Politische Premiere

Politische Premiere

So schnell kann's gehen in der Politik: Noch im Wahlkampf hatte der saarländische CDU-Ministerpräsident Peter Müller seinen dunkelroten Landsmann Oskar Lafontaine zum politischen Hauptfeind Nummer eins erklärt.

Nun müsste sich der Christdemokrat eigentlich bei Lafontaine bedanken, dass der ihm die Macht erhält. Lafontaines unerwarteter Entschluss, die Berliner Parlamentsbühne gegen das Theater in der Provinz zu tauschen, falls es dort zur Aufführung einer rot-rot-grünen Premiere käme, hat dem grünen Königsmacher Hubert Ulrich die propagandistische Steilvorlage für eine überraschende Änderung des Spielplans geliefert: An der Saar kommt es zu einem Jamaika-Bündnis, dem ersten in der Geschichte der Bundesrepublik. Damit zeigen die Grünen endgültig, dass sie nicht unbedingt mehr ein "geborenes Mitglied" des linken Lagers sein wollen, sondern sich auch als Scharnier zwischen den beiden politischen Blöcken verstehen.

Der grünen Chefetage in Berlin wäre eine andere Entscheidung sicher lieber gewesen. Doch wird man auch dort erkennen müssen, dass sich der eigenwillige Grünen-Beschluss von der Saar gerade in einem real existierenden Fünf-Parteien-System noch als strategischer Vorteil erweisen kann. Verbiegen mussten sich die Grünen deshalb keineswegs. Vielmehr ging die Landes-CDU bis an den Rand der Selbstverleugnung, um die Ökopartei ins Boot zu holen.

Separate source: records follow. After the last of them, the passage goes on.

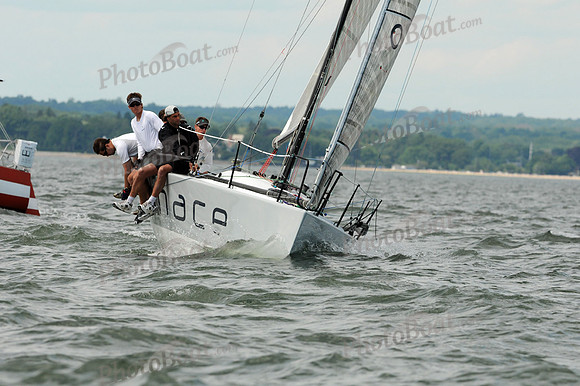 2012 CPYC One Design 945
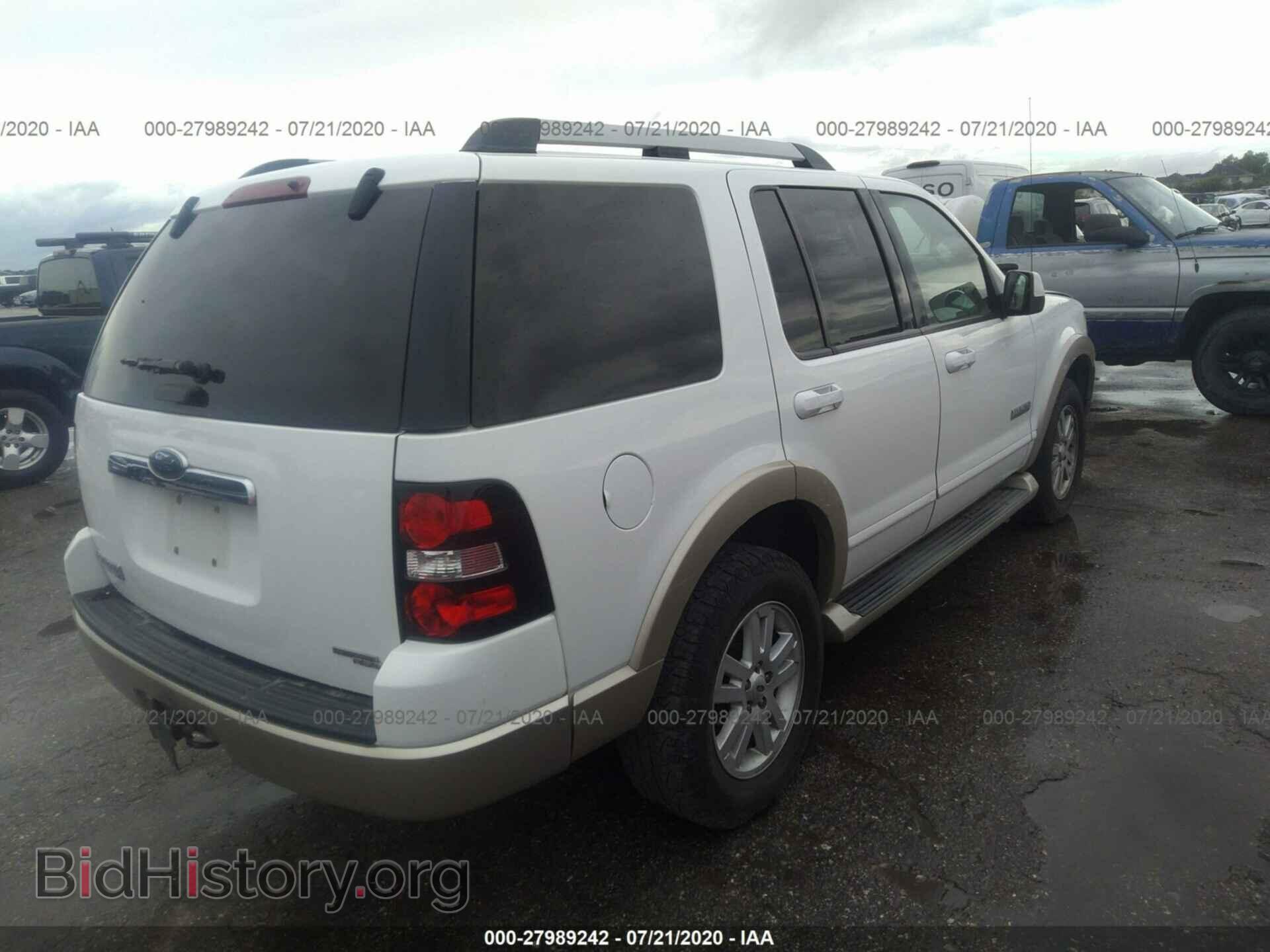 2006 FORD EXPLORER - VIN: 1FMEU64E96UB48227 - Фото 4
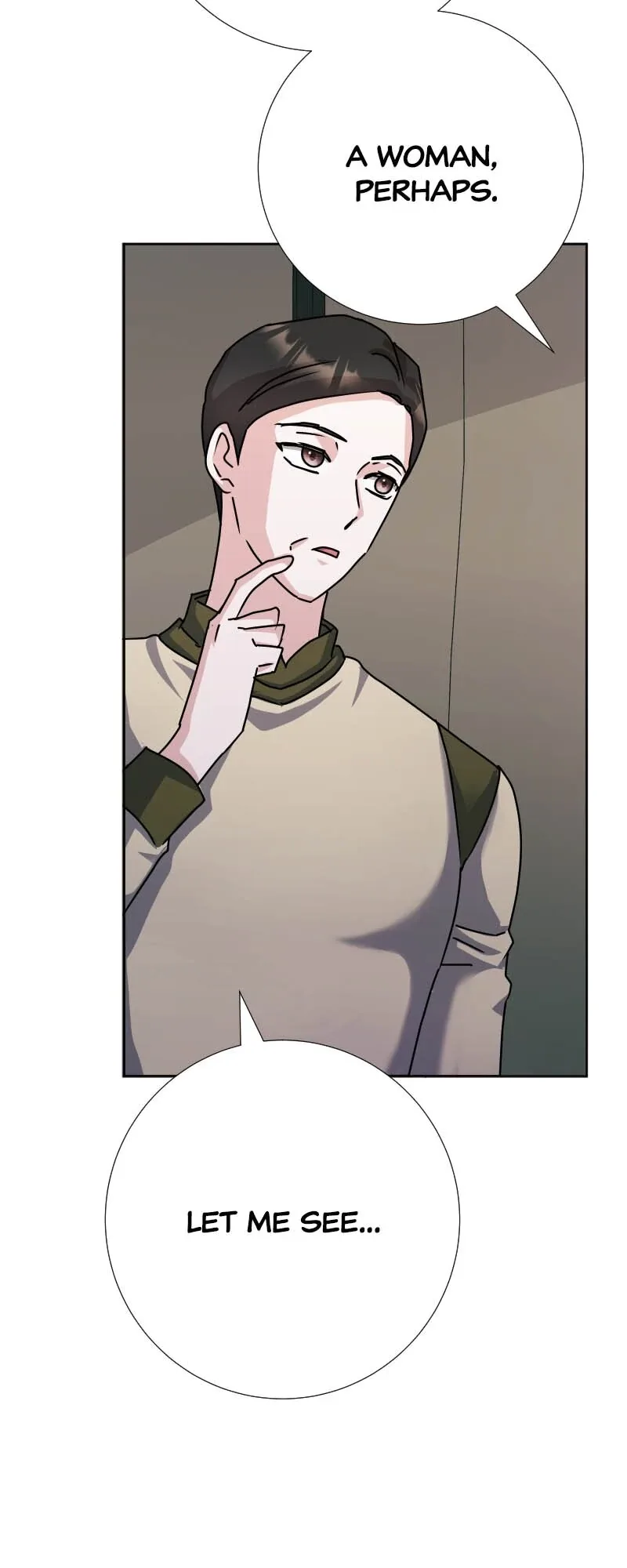 There’s a Witch in the Emperor’s Bedroom Chapter 24 page 47
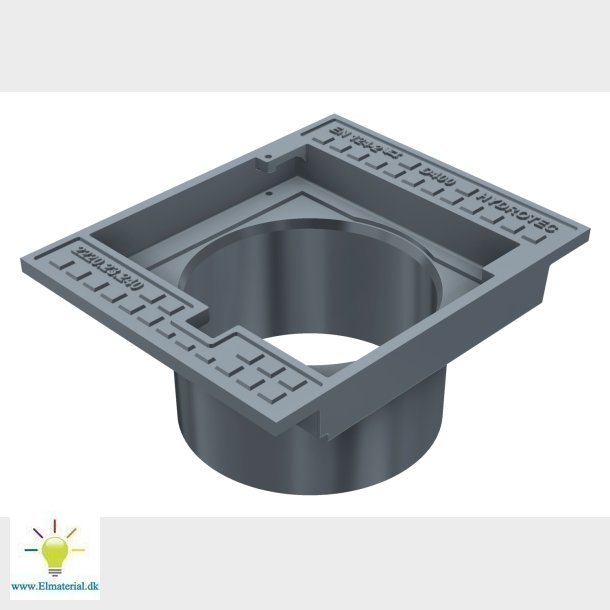 280Mm Rendestenskarm Ks 2-Fl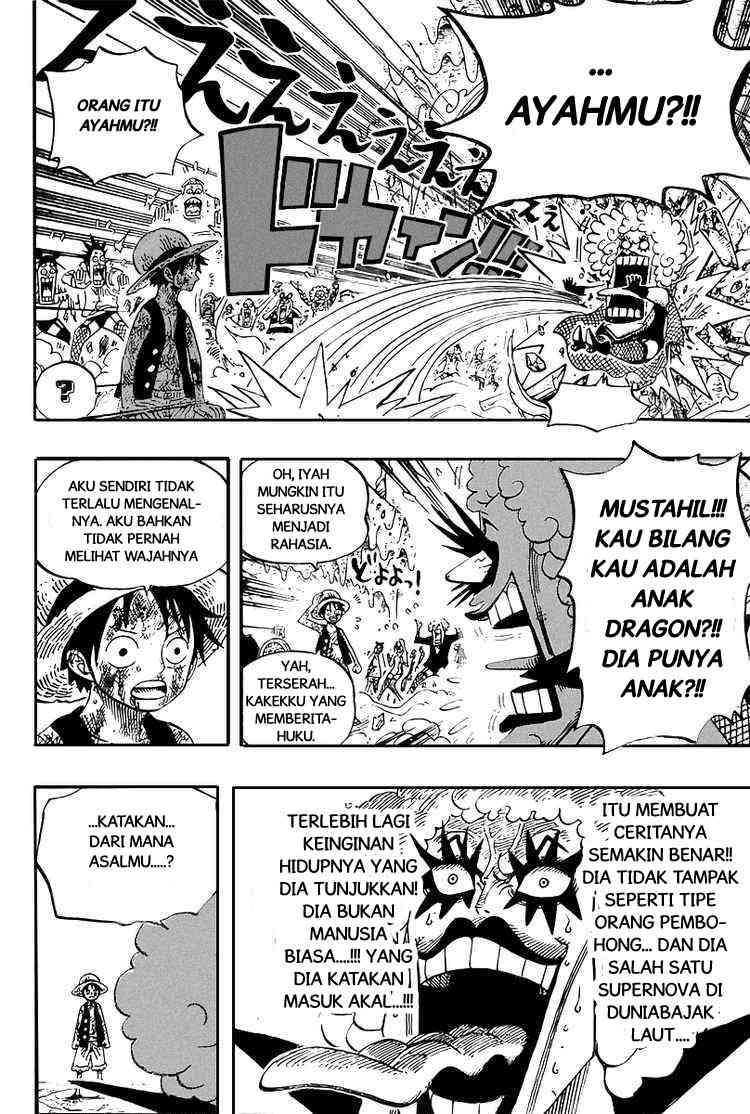 One Piece Chapter 539 - 131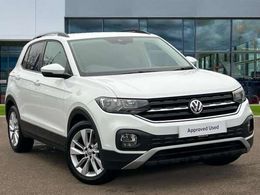 VW T-Cross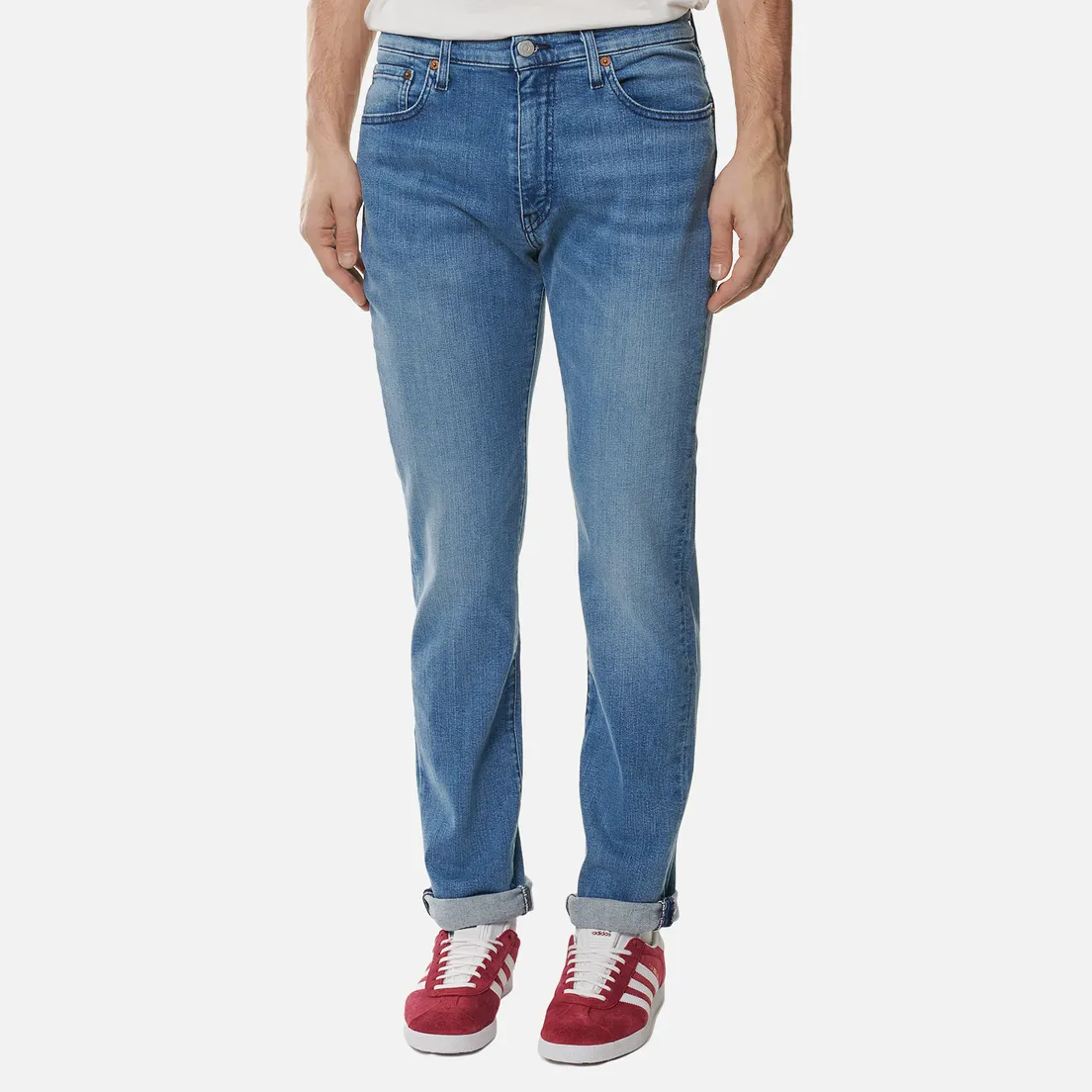 Levi's Мужские джинсы 511 Slim Fit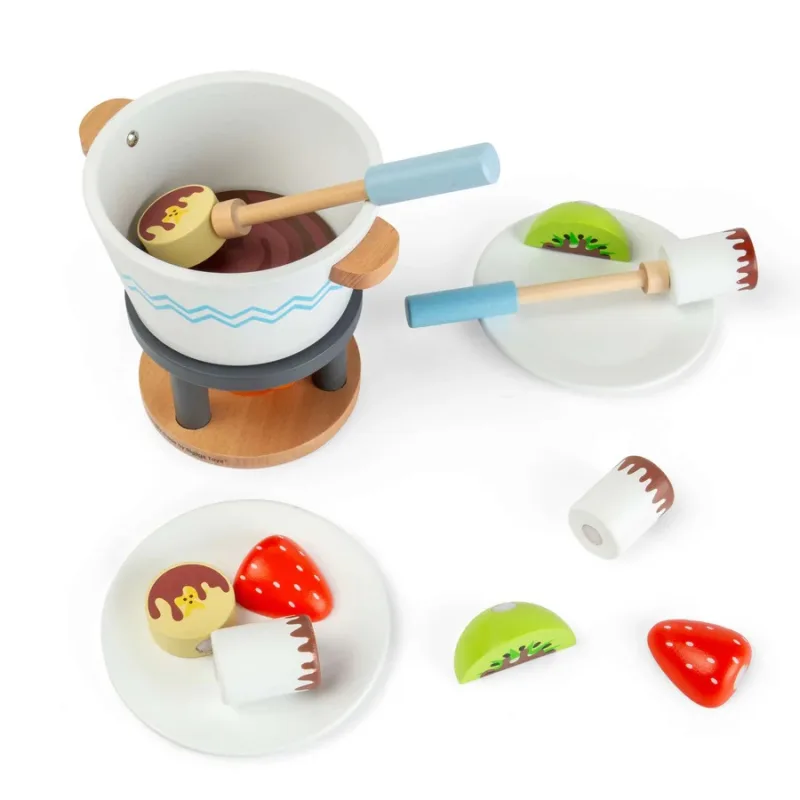 Bigjigs Toys Bigjigs Toys Fondue na čokoládu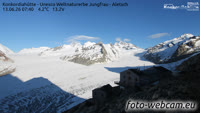Jungfrau-Aletsch - Konkordia Hut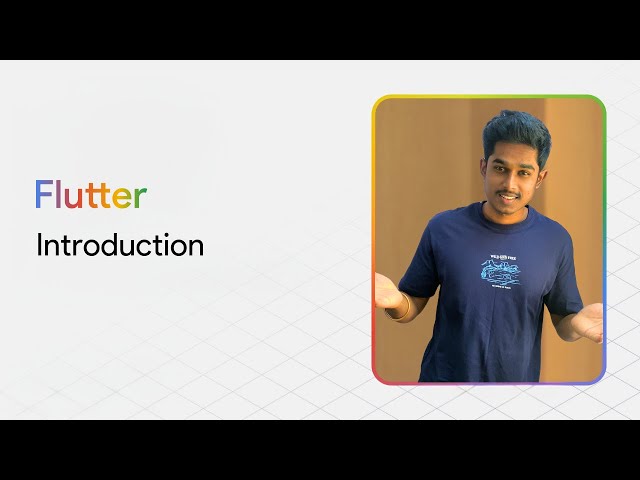Flutter Tutorial for Beginners in Tamil | Episode 1: அறிமுகம் (Introduction)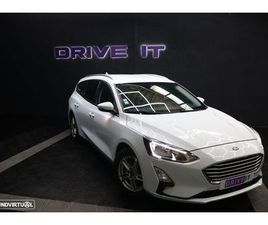 FORD FOCUS 1.5 ECOBLUE S&S COOL&CONNECT DESIGN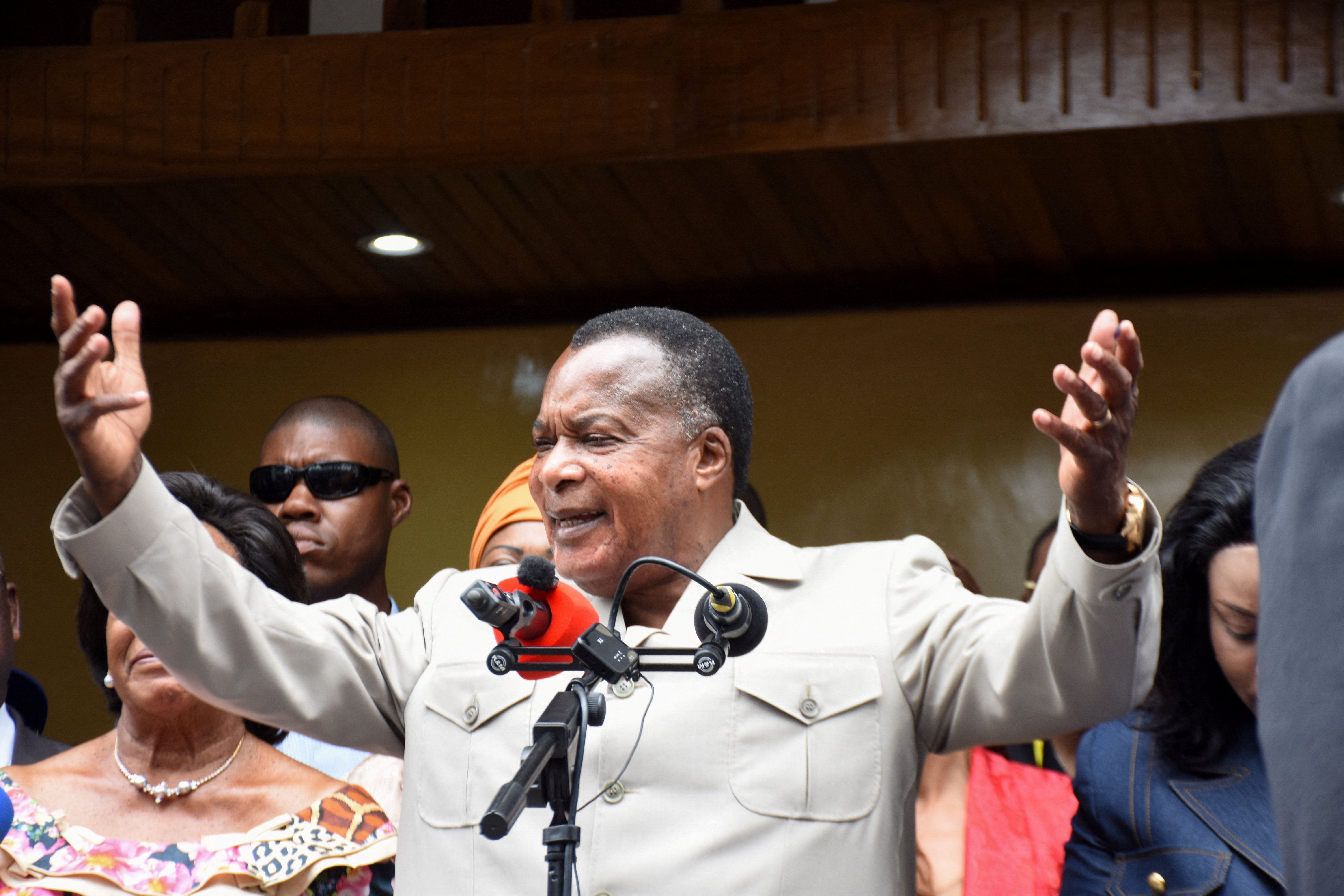 Congo-Brazzaville to scrap visa requirements for African nationals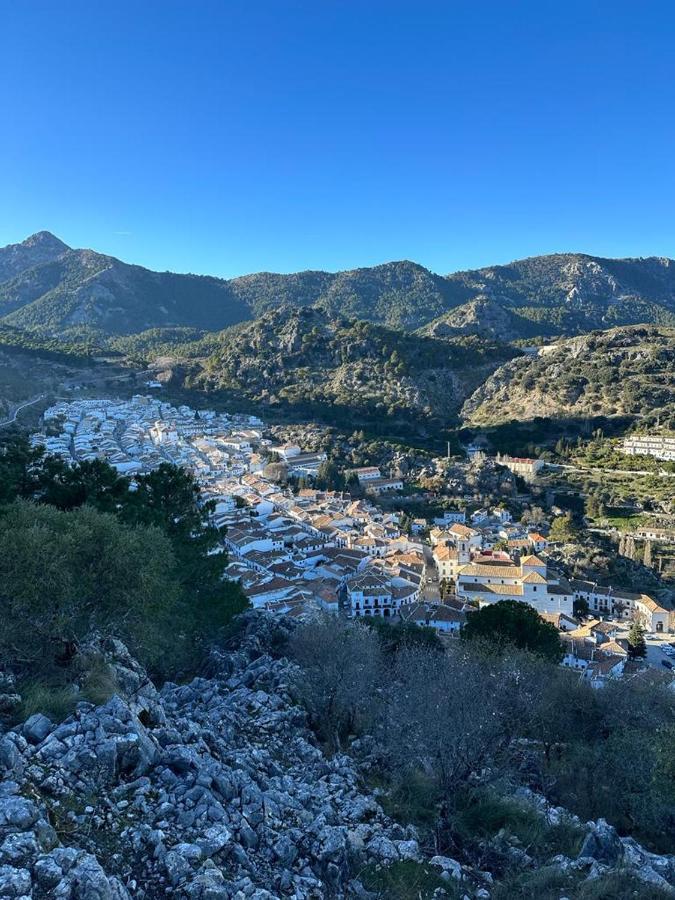 Casa Lucas Villa Grazalema Eksteriør bilde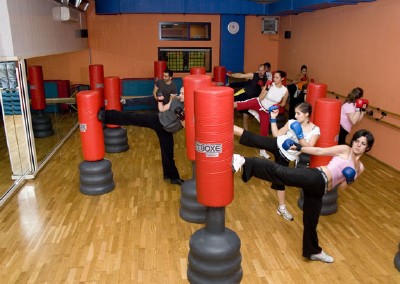 si riparte fit boxe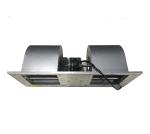3200 Industrial Centrifugal Blower Fan EC BLDC Double Inlet Single Three Phase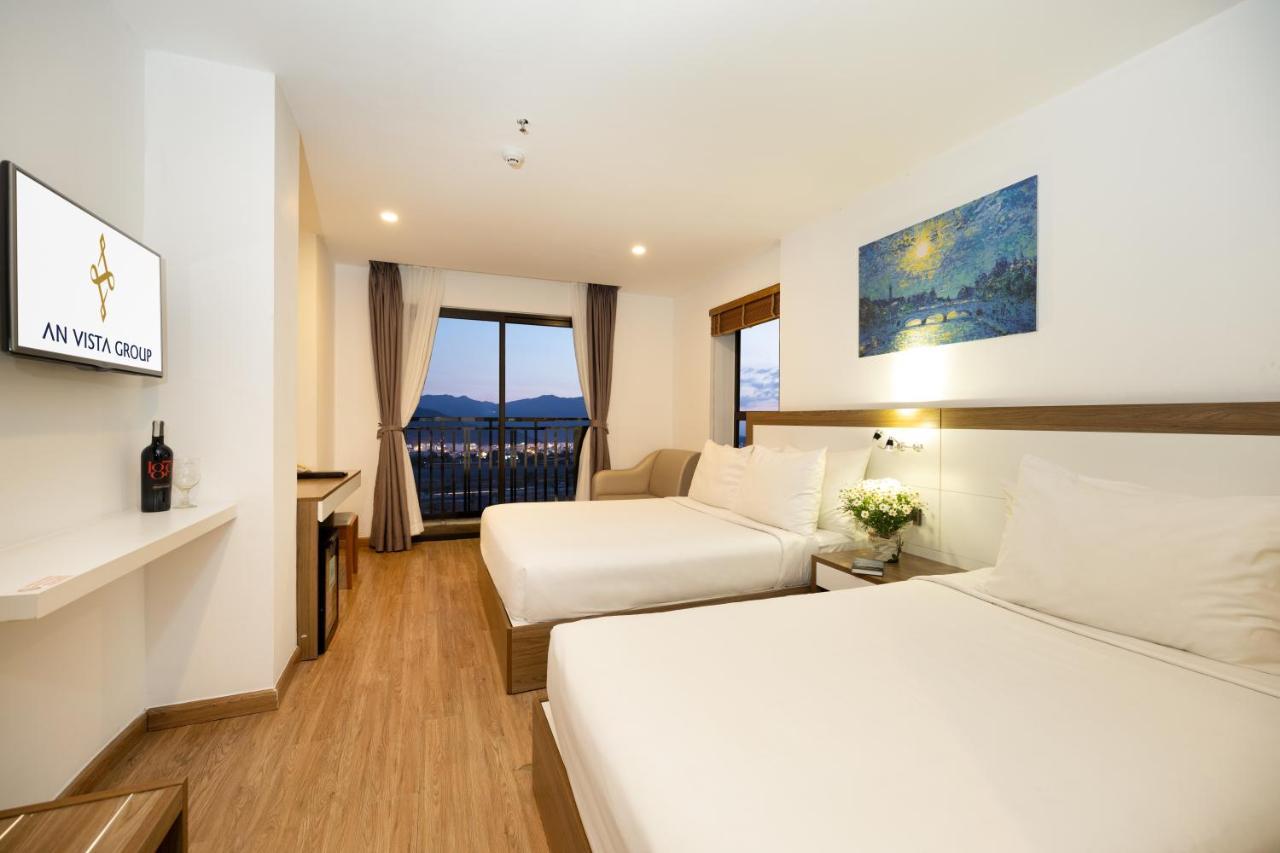 An Vista Hotel Nha Trang Exterior photo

Das stärkt den grünen Einfluss.

Bei Lafontaine wiederum dürfte sich die Trauer in Grenzen halten. Erstens gibt es an der Saar nichts zu verteilen, weil das Land abgrundtief verschuldet ist. Und zweitens steht in Brandenburg schon die nächste linke Regierungsbeteiligung vor der Tür. Richtig bitter ist die grüne Entscheidung nur für die SPD. Das Verlierer-Image klebt wie Uhu-Leim an den Sozialdemokraten.